**TASK GOAL:**
Give back the records that follow exactly, images excluded.

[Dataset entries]

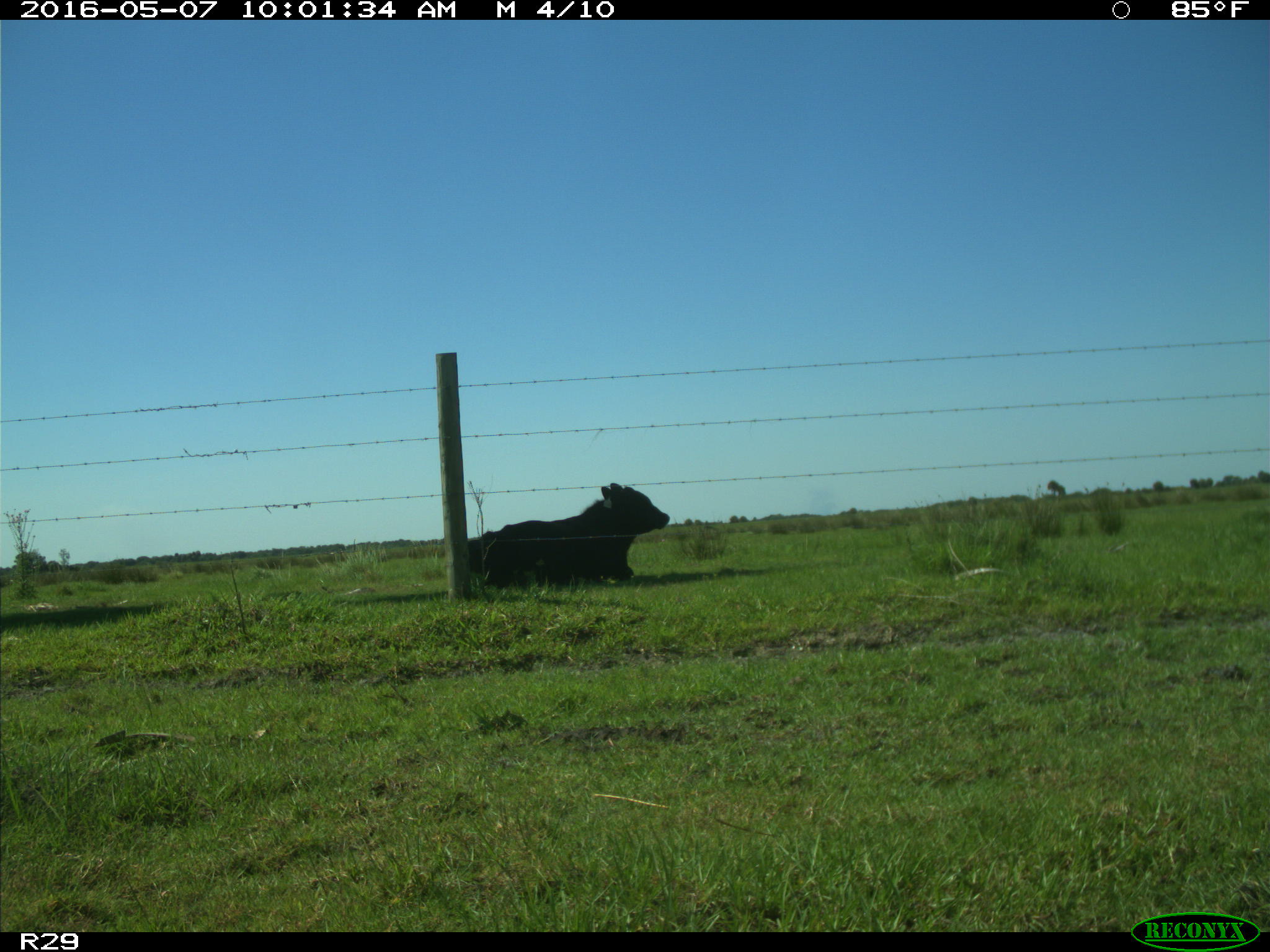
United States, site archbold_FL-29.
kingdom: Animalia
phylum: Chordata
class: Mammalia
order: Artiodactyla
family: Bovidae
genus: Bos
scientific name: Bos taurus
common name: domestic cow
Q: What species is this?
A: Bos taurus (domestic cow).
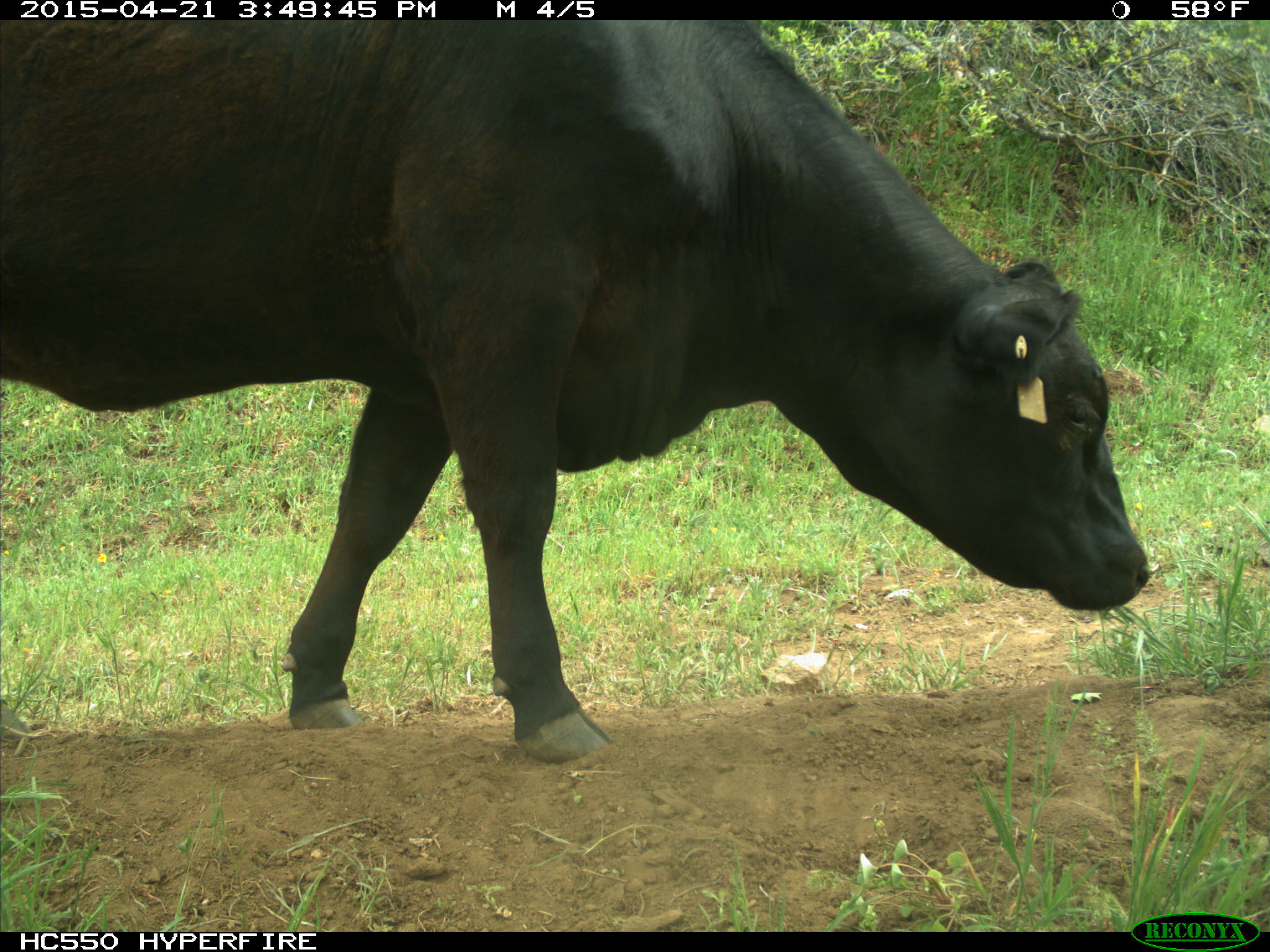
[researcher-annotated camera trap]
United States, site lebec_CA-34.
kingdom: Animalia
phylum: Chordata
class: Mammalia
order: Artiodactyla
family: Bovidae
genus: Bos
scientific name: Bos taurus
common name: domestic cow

**ANSWER SECTION:**
United States, site archbold_FL-29.
kingdom: Animalia
phylum: Chordata
class: Mammalia
order: Artiodactyla
family: Bovidae
genus: Bos
scientific name: Bos taurus
common name: domestic cow
Q: What species is this?
A: Bos taurus (domestic cow).
[researcher-annotated camera trap]
United States, site lebec_CA-34.
kingdom: Animalia
phylum: Chordata
class: Mammalia
order: Artiodactyla
family: Bovidae
genus: Bos
scientific name: Bos taurus
common name: domestic cow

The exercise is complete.